What is Connected Data as a concept? Who is interested in Connected Data? What problems does Connected Data solve? What skills are used in Connected Data?
Connected Data as of July 2017 has been running for over a year with very successful conference and 9 meetups held to date on a range of topics. These have included Knowledge Representation, Semantics, Linked Data, Graph Databases, Ontology development and use cases and industry verticals including fraud analysis, recommendations, telecoms and finance. Yet the group has never had a particularly formal terms of reference or description defining what Connected Data actually means. Some would say this is something of an irony for a group so focused on semantics, schemas, definitions & structure!
At the July meetup group organiser James Phare made an attempt (with some humour and something of data journey thrown in) to achieve something resembling a definition and terms of reference for the group. Whilst it’s clear that caring about the connections in data has always been a common trait amongst group members the methods for modelling data, the approaches and technologies used vary. Often this leads to great opportunities for knowledge sharing and heathy debates for instance about for instance schemaless approaches vs schema centric approaches.
The objective of the ‘experiment’ was to create artefacts to help people understand what Connected Data is and what the minimum common features are that group members possess. James started with pulling together a list of terms for the technologies, practices, standards, roles and other concepts Connected Data as a group embodies. A good old word cloud was then used to try and ‘visualise’ this content. What resulted can only be described as a colourful mess. Any useful information regarding relationships, any context was missing. As a next step James showed how he started to organise these concepts and words into groups using a very loose taxonomy and some rules. Again this began to yield a bit more insight as to what the focus of the group was but still lacked detail around exactly how these concepts were related to each other. Hierarchical relationships became the next obvious point for aiding understanding by adding wider and narrower links between concepts, however again there were interesting things missing such as related topics and links between different entity types such as which roles typically use which technologies. Eventually a network or graph began to emerge – perhaps this was the single binding characteristic that all group members shared?

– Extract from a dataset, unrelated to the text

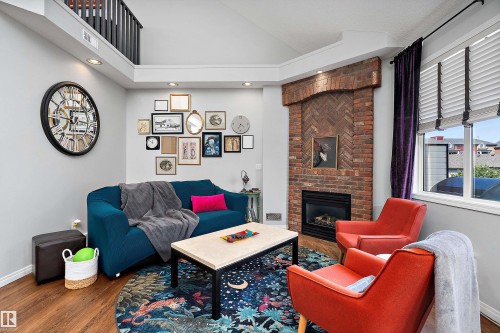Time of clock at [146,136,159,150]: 11:51
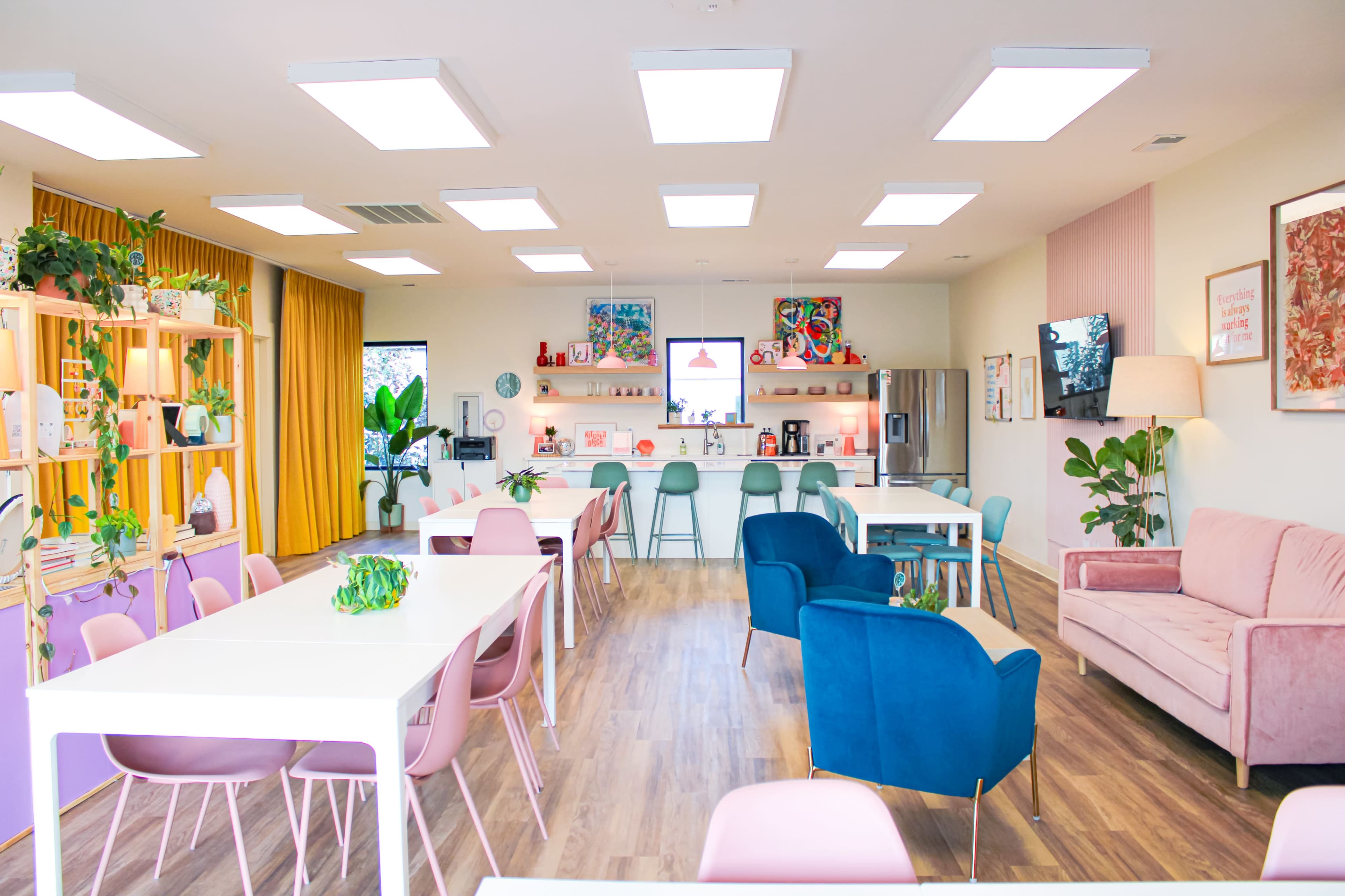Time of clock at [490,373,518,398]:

However soon another dimension of the problem emerged – that of use cases or requirements. To what degree are these common characteristics or beliefs dependent on the projects that people are working on? For example whilst a schemaless graph might be an excellent choice for building a recommendation engine for a narrow product domain perhaps more precise semantics and rules are required for more complex requirements such as Knowledge Management? Perhaps as a group we all have more in common than we previously thought?
Either way eventually with the aim of succinctness in mind James proposed the following as single term to describe what defines Connected Data and the people that operate within this space. We hope you like it but as an open community we are always open to suggestions and enhancements!
“Connected Data is a collection of related Disciplines & Technologies where the relationships, rules, structure, meaning & context are treated as first class citizens”.